EXTRACTED INFORMATION –

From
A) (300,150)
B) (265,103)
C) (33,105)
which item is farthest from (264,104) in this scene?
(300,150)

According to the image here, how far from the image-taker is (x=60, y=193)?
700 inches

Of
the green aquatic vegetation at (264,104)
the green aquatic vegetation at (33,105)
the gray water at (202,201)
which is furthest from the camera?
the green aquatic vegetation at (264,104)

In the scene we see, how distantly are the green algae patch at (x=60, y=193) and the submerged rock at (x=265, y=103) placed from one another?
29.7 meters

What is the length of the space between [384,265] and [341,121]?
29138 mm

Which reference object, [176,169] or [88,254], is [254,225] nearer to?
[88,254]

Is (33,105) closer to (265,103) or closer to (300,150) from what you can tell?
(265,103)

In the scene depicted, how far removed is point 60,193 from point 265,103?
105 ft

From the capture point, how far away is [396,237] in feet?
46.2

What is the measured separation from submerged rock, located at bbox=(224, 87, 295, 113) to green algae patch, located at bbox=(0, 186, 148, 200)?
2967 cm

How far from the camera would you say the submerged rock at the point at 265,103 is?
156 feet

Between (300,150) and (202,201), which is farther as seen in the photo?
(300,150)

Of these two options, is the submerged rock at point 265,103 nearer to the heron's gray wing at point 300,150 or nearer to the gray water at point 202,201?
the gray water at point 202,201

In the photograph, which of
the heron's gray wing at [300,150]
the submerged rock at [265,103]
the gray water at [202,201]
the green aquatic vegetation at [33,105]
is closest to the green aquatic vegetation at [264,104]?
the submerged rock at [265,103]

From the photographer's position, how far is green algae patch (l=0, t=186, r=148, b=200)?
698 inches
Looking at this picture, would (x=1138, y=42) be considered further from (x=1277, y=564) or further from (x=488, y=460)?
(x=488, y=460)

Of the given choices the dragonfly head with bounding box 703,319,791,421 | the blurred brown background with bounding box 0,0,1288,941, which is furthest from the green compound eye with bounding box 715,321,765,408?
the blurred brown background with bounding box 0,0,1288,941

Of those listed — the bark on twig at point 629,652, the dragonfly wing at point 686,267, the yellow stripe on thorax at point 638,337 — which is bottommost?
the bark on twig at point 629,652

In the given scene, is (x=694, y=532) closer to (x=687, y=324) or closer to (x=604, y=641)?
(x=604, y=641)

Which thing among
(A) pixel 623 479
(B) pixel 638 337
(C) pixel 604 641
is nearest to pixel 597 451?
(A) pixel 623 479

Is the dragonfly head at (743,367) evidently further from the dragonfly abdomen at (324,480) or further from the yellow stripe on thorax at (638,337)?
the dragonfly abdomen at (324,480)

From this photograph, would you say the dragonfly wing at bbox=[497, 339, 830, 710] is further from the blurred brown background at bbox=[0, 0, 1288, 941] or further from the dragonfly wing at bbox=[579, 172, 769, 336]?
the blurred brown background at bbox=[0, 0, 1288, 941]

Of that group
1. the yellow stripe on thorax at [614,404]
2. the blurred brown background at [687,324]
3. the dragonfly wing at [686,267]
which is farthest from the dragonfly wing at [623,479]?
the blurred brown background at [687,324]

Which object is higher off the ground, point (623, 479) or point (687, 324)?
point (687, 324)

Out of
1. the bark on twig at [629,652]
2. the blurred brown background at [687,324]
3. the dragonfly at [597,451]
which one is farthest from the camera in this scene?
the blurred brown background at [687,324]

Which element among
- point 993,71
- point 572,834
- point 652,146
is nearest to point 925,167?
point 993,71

THE EXERCISE –
Return, word for word, every line from the line with "From the photographer's" to the final line of the data.

RESPONSE TO THE EXERCISE –
From the photographer's position, how far is green algae patch (l=0, t=186, r=148, b=200)?
698 inches
Looking at this picture, would (x=1138, y=42) be considered further from (x=1277, y=564) or further from (x=488, y=460)?
(x=488, y=460)

Of the given choices the dragonfly head with bounding box 703,319,791,421 | the blurred brown background with bounding box 0,0,1288,941, which is furthest from the green compound eye with bounding box 715,321,765,408?
the blurred brown background with bounding box 0,0,1288,941

Of those listed — the bark on twig at point 629,652, the dragonfly wing at point 686,267, the yellow stripe on thorax at point 638,337 — which is bottommost?
the bark on twig at point 629,652

In the given scene, is (x=694, y=532) closer to (x=687, y=324) or closer to (x=604, y=641)?
(x=604, y=641)

Which thing among
(A) pixel 623 479
(B) pixel 638 337
(C) pixel 604 641
is nearest to pixel 597 451?
(A) pixel 623 479

Is the dragonfly head at (743,367) evidently further from the dragonfly abdomen at (324,480) or further from the yellow stripe on thorax at (638,337)?
the dragonfly abdomen at (324,480)

From this photograph, would you say the dragonfly wing at bbox=[497, 339, 830, 710] is further from the blurred brown background at bbox=[0, 0, 1288, 941] or further from the dragonfly wing at bbox=[579, 172, 769, 336]?
the blurred brown background at bbox=[0, 0, 1288, 941]

Of that group
1. the yellow stripe on thorax at [614,404]
2. the blurred brown background at [687,324]
3. the dragonfly wing at [686,267]
which is farthest from the dragonfly wing at [623,479]?
the blurred brown background at [687,324]

Which object is higher off the ground, point (623, 479) or point (687, 324)?
point (687, 324)

Out of
1. the bark on twig at [629,652]
2. the blurred brown background at [687,324]
3. the dragonfly at [597,451]
which one is farthest from the camera in this scene?
the blurred brown background at [687,324]

Which element among
- point 993,71
- point 572,834
- point 652,146
is nearest to point 925,167?
point 993,71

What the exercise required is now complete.